A syndrome in which patients present with symptoms and signs of elevated intracranial pressure, the nature of which may be either idiopathic or due to various causative factors.
Headache, transient episodes of visual loss (typically lasting seconds) often precipitated by changes in posture, double vision, pulsatile tinnitus, nausea, or vomiting accompanying the headache. Occurs predominantly in obese women.
By definition, the following findings are present:
See 10.15, Papilledema. Unilateral or bilateral sixth cranial nerve palsy may be present. There are no other neurologic signs on examination aside from possible sixth cranial nerve palsy.
See 10.15, Papilledema.
Associated Factors
Obesity, significant weight gain, and pregnancy are often associated with the idiopathic form. Possible causative factors include various medications such as oral contraceptives, tetracyclines (including semisynthetic derivatives, e.g., doxycycline), cyclosporine, vitamin A (>100,000 U/d) and its derivatives such as isoretinoin and all-trans retinoic acid, sulfa antibiotics, lithium, recombinant human growth hormone, and historically nalidixic acid (now rarely used). Systemic steroid intake and withdrawal may also be causative.

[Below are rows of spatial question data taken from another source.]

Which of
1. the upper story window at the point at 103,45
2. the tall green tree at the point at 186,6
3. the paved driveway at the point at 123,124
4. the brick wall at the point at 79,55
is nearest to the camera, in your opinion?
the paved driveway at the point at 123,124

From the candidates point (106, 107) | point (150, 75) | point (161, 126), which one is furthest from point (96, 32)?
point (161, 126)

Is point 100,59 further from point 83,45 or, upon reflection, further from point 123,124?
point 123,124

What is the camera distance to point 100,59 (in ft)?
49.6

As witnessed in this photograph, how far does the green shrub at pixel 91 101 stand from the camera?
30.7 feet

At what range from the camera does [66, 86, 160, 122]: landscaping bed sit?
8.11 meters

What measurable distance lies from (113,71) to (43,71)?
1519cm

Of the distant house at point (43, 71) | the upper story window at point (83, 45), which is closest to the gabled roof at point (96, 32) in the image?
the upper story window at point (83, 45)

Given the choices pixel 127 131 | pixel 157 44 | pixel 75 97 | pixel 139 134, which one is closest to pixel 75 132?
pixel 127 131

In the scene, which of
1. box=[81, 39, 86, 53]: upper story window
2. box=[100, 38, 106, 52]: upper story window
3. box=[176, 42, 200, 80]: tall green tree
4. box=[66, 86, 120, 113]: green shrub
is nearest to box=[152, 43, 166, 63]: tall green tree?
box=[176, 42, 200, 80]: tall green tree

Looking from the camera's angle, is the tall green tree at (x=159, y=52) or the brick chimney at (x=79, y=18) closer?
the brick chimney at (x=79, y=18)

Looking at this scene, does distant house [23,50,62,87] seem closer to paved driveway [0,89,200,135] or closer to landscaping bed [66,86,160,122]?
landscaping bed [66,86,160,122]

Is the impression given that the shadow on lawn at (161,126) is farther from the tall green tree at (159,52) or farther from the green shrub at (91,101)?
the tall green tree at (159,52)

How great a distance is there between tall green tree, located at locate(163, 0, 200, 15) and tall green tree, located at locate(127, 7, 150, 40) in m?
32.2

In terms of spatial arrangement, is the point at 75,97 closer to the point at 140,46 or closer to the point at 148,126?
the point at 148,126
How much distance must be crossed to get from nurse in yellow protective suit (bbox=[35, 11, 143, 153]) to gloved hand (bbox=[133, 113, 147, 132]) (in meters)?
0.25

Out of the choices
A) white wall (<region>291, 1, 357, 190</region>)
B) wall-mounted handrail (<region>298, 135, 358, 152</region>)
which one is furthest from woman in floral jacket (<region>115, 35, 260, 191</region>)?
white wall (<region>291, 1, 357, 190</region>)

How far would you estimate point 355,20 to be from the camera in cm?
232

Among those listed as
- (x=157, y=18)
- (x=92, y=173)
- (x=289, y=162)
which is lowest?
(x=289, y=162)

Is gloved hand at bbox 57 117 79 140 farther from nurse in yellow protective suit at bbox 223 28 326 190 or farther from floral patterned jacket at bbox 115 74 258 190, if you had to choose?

Ocular examination, including pupillary examination, ocular motility, assessment for dyschromatopsia (e.g., color plates), and optic nerve evaluation.
Systemic examination, including blood pressure and temperature.
MRI/MRV of the orbit and brain. Any patient with papilledema needs to be imaged immediately. If normal, the patient should have an LP, to rule out other causes of optic nerve edema and to determine the opening pressure (see 10.15, Papilledema).
Visual field test is the most important method for following these patients (e.g., Humphrey).
Treatment is indicated in the following situations:
Evidence of progressive decrease in visual acuity or visual field loss.
Some ophthalmologists suggest treating all patients with papilledema.
Methods of treatment include the following:
Acetazolamide 250 mg p.o. q.i.d. initially, building up to a maximum dose of 4 g/d. Use with caution in sulfa-allergic patients.
Consider short course of systemic steroids, especially if any plans for surgical intervention.
If treatment by these methods is unsuccessful, consider a surgical intervention:
A neurosurgical shunt (ventriculoperitoneal or lumboperitoneal) or venous sinus stenting procedure should be considered if intractable headache is a prominent symptom.
Optic nerve sheath decompression surgery or neurosurgical shunt (ventriculoperitoneal or lumboperitoneal) is often effective if vision is threatened.
Special Circumstances
Pregnancy: Incidence of idiopathic intracranial hypertension does not increase during pregnancy beyond what would be expected from the weight gain. No increased risk of fetal loss. Acetazolamide may be used after 20 weeks of gestation (in consultation with OB/GYN). Intense weight loss is contraindicated during pregnancy. Without visual compromise, close observation with serial visual fields is recommended. With visual compromise, consider steroids, optic nerve sheath decompression, shunting, or repeat LPs.
Children/adolescents: A secondary cause is identifiable in 50% patients.